Other scientists in the study included lead author Anthony Colaprete, of the NASA Ames Research Center; Robert M. Haberle and Jeffery L. Hollingsworth, NASA Ames and San Jose State University; and Hugh H. Kieffer and Timothy N. Titus, the U.S. Geological Survey.
The southern pole's permanent icecap is in the western hemisphere, which is stormy during Martian winters and receives a lot of snowfall that comes in the form of carbon dioxide (C02) particles. These are very bright and highly reflective, creating a visible permanent icecap as well as much more extensive seasonal deposits.
The eastern hemisphere is comparatively warmer and rarely has storms. The scientists believe that instead of falling in the form of snow, the CO2 from the Mars atmosphere condenses right on the ground and forms slab ice, which is clear. They think the slab is about one meter deep.
C02 ice requires much colder temperatures - down to minus-125 degrees centigrade - than does the water ice at the northern pole.
Snow falling in just one hemisphere of the southern pole can be explained by Mars' asymmetrical climate in the south, Barnes said. The planet's topography is severe, and the different features strongly affect climate just as they do on Earth.
Mars has the highest volcano system in the solar system - the 85,000-foot high Olympus Mons and others of nearly that height. The southern hemisphere also is home to the Valles Marineris Canyon, which is six to seven kilometers deep and the length of the United States. The Hellas Basin is even deeper, at 10 kilometers, or more than six miles.
"The planet has huge volcanoes and mountains that extend from well north of the equator to the southern hemisphere, and two gigantic basins in the south," Barnes said. "The wind blowing over these topographic features sets up large-scale patterns that have a profound impact on the climate. Mars has weather systems much like the Earth, with traveling high- and low-pressure systems, and warm and cold fronts."
Barnes said there is evidence that the C02 ice in the permanent south cap is eroding, raising the possibility of global climate change. The area of the icecap has not shrunk, but features within it are diminishing and the depth may be decreasing as well, he said.
Disappearance of the southern CO2 icecap could indicate a very significant change in Mars' climate, pointed out Barnes, whose research specialty is the Martian atmosphere. Scientists think the icecaps are relatively young because they lack craters. They also say that Mars probably has a volatile climatic history, triggered by changes in the tilt of its axis and its pattern of orbit around the sun.
"Scientists think that the ice ages on Earth were triggered by small changes in the tilt of the Earth's axis and its orbit - over tens and hundreds of thousands of years," Barnes said. "Mars has undergone similar changes, but much, much larger. Earth tilts at about 23 degrees and Mars has about a 25-degree tilt. But in its past, Mars has tilted as much as 60 degrees and as little as zero degrees.

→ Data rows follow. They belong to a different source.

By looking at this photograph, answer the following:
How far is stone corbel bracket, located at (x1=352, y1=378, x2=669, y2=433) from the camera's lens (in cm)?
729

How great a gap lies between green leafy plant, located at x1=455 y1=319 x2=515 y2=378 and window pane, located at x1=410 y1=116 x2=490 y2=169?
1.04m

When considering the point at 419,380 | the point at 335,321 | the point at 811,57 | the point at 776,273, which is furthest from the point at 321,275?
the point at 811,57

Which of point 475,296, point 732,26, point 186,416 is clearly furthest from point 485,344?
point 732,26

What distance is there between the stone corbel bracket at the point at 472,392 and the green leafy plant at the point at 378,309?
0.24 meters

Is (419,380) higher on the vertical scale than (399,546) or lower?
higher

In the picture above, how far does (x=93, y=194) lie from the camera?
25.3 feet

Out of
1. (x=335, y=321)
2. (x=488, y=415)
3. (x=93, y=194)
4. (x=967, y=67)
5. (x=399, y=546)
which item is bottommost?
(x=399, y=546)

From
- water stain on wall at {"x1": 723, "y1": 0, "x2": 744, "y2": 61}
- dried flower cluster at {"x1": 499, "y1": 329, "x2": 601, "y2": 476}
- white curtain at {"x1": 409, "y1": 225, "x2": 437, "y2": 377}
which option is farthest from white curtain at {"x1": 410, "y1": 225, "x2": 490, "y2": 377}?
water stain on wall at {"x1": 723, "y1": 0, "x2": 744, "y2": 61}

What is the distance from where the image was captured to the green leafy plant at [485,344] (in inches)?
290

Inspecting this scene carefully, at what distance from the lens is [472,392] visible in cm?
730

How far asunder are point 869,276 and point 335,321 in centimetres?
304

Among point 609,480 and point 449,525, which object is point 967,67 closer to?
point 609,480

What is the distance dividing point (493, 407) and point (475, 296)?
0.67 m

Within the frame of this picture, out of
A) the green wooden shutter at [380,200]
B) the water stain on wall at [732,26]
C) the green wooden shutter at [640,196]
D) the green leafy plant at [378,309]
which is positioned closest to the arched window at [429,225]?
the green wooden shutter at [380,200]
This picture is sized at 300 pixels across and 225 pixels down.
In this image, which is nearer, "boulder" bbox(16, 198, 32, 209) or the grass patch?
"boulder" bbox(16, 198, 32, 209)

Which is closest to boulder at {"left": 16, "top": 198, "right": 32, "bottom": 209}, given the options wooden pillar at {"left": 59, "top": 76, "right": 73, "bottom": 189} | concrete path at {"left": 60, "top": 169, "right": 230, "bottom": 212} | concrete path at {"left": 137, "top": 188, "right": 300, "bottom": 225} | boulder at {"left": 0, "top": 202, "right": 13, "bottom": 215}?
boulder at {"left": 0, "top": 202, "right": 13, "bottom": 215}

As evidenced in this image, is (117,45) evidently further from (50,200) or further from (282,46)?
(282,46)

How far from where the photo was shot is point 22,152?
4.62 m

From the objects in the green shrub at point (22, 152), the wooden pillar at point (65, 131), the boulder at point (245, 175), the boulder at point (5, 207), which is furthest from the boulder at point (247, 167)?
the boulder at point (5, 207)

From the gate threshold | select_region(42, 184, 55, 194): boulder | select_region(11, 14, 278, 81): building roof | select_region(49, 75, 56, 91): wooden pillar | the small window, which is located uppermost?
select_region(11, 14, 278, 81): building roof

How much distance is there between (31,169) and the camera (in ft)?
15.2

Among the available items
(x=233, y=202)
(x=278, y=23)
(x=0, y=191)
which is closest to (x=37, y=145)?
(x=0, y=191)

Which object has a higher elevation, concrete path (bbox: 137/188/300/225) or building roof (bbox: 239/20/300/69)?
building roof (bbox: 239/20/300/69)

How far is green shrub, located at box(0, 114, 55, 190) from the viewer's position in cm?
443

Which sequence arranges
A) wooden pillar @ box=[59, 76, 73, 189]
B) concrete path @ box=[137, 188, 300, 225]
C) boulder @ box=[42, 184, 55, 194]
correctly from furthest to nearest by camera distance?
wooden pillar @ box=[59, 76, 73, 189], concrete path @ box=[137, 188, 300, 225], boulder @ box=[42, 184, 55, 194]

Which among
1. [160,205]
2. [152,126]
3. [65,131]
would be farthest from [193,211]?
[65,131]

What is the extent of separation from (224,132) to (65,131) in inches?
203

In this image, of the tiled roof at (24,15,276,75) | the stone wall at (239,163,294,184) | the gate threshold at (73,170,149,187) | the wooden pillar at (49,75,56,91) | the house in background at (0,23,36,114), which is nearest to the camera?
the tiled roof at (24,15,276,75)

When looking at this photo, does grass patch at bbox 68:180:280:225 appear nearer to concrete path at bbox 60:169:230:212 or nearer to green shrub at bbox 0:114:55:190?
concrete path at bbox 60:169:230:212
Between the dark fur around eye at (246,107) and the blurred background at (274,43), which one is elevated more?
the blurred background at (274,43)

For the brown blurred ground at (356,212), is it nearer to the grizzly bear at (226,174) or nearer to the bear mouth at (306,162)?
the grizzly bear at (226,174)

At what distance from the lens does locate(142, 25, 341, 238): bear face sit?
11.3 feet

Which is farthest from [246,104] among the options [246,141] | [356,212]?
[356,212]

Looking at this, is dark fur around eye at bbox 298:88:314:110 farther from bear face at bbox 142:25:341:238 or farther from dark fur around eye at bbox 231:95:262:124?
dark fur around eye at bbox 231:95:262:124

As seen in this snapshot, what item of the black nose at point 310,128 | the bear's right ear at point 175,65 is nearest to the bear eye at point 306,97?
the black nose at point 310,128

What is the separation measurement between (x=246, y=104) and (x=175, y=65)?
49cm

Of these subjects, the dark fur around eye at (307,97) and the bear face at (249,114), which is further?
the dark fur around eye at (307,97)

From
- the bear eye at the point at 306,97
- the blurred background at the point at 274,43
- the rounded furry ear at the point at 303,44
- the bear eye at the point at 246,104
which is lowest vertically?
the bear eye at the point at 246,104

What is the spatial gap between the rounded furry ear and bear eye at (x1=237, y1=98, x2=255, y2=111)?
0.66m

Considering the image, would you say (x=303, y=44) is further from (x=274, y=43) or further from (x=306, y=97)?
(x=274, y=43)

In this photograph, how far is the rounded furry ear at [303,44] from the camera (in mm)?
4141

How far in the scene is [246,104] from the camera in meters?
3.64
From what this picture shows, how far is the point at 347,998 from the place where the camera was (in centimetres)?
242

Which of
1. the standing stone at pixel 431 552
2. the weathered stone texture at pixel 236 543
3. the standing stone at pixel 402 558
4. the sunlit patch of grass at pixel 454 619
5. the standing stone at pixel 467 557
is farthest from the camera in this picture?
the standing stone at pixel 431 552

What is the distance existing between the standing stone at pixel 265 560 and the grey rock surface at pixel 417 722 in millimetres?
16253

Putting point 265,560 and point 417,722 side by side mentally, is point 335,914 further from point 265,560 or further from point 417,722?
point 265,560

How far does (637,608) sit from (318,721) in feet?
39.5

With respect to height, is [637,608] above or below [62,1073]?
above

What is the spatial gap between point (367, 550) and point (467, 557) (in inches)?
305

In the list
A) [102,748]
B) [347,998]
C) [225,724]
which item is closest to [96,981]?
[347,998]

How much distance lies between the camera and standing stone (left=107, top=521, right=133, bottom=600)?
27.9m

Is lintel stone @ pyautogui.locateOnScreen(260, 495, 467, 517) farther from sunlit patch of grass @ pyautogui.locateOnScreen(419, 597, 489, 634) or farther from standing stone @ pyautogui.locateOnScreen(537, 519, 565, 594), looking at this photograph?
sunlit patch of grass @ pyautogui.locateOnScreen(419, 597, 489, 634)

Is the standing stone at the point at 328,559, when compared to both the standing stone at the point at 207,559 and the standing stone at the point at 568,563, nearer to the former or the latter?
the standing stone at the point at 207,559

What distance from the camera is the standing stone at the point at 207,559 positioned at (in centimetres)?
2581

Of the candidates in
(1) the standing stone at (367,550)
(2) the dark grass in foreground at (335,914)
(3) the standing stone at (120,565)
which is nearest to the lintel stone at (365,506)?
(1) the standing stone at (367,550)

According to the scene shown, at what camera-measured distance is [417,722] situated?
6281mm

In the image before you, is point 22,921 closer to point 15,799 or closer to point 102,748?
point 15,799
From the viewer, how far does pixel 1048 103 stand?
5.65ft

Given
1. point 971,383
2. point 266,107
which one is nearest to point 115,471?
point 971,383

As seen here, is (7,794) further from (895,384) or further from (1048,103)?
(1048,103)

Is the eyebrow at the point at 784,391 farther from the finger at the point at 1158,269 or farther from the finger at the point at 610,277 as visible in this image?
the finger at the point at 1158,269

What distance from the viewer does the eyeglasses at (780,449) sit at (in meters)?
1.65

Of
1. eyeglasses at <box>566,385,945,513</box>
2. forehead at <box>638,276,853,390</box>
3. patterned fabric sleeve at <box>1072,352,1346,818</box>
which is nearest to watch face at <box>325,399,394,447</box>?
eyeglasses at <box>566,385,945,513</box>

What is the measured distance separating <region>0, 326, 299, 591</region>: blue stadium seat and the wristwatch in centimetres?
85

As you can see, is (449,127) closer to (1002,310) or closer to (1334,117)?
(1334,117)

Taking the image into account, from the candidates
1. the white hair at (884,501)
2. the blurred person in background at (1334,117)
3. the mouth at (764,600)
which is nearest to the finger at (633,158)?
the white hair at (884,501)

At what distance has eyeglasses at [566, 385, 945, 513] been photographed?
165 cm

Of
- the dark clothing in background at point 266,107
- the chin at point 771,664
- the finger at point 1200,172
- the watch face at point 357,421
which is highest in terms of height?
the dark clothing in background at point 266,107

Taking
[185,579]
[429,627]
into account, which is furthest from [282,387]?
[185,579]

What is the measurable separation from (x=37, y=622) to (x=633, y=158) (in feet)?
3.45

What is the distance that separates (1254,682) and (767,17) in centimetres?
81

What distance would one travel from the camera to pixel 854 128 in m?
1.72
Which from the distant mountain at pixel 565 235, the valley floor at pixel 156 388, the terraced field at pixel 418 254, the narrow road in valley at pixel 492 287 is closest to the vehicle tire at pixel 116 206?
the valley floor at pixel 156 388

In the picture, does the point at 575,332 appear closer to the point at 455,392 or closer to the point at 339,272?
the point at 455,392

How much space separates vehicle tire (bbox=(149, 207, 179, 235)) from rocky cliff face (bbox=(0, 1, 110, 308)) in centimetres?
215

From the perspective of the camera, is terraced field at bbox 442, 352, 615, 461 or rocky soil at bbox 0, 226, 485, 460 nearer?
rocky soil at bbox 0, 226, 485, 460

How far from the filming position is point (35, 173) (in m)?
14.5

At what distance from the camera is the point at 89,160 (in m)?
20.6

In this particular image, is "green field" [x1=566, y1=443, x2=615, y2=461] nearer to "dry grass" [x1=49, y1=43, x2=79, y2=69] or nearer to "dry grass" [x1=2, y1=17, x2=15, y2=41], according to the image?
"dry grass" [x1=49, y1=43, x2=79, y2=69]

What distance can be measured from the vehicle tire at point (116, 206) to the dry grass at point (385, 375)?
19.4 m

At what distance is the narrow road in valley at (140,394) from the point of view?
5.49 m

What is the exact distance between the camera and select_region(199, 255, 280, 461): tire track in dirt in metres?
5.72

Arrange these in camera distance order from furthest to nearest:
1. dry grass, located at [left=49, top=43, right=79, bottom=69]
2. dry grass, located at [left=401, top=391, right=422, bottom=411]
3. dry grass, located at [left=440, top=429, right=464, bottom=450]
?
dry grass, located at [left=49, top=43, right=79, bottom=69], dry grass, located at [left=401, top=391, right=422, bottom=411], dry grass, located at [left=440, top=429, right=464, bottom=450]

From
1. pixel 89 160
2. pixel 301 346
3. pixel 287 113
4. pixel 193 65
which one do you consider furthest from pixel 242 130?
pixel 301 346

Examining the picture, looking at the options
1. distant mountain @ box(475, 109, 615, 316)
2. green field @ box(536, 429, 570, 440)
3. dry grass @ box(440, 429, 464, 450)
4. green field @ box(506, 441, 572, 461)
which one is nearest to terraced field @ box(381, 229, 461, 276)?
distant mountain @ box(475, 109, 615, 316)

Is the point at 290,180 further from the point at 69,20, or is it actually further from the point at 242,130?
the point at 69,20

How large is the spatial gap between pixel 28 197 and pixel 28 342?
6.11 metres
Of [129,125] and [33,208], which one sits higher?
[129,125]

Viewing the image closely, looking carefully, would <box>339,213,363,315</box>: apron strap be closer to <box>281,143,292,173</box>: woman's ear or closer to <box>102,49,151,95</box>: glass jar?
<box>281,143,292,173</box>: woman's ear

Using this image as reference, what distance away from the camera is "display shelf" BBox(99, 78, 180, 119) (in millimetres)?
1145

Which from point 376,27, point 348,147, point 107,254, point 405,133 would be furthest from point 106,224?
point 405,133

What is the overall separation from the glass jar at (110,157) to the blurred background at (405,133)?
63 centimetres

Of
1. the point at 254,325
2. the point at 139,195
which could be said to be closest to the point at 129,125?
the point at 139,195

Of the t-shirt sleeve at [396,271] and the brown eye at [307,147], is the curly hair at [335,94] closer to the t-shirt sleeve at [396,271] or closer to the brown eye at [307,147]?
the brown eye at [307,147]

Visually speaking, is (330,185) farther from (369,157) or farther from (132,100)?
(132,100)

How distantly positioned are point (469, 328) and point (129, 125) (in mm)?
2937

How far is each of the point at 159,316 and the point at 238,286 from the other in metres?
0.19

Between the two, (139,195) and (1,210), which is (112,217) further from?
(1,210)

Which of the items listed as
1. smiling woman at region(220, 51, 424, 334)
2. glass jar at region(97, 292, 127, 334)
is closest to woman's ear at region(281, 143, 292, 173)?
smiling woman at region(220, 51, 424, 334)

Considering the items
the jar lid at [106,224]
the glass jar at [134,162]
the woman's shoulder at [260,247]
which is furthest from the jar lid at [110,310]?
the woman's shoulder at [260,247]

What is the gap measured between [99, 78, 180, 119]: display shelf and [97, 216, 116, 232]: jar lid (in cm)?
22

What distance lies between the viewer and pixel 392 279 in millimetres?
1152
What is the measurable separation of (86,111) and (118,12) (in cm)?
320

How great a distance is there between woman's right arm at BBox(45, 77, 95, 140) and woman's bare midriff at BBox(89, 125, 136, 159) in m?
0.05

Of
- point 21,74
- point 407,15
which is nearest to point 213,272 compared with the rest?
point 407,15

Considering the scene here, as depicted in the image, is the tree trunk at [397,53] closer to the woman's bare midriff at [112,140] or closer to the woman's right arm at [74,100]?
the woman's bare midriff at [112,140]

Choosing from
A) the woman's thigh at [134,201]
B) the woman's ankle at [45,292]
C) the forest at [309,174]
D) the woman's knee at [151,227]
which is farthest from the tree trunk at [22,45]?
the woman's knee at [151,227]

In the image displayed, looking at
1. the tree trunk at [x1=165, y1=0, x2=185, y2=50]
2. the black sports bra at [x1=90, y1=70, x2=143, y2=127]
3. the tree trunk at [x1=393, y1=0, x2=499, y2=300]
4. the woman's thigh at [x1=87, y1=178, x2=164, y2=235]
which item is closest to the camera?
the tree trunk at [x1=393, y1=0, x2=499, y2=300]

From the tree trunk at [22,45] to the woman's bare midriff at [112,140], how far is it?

"Its orbital pattern changed dramatically, too," he added. "That would have a major impact on temperatures, climate, and icecaps."
During these major changes, Mars may have had enormous seasonal icecaps that extended nearly to its equator - or the permanent polar icecaps may have completely melted away. Learning more about the pattern of ice formation and melting may lead scientists to find deposits of water ice close to the equator, where it is easier to land and operate spacecraft than in the forbidding polar zones.
Water, of course, is the most essential ingredient for life, Barnes pointed out.
"Some of the biggest deposits of water ice may actually be in lower latitudes, close to the surface, covered in dust," he said. "We've taken a step toward a better understanding of where the water may be through learning more about the polar icecaps and the climate system. But there is a great deal that we don't know about the polar icecaps and climate changes on Mars. We have a lot of work yet to do, much of which will need to be highly interdisciplinary in nature, as this study was."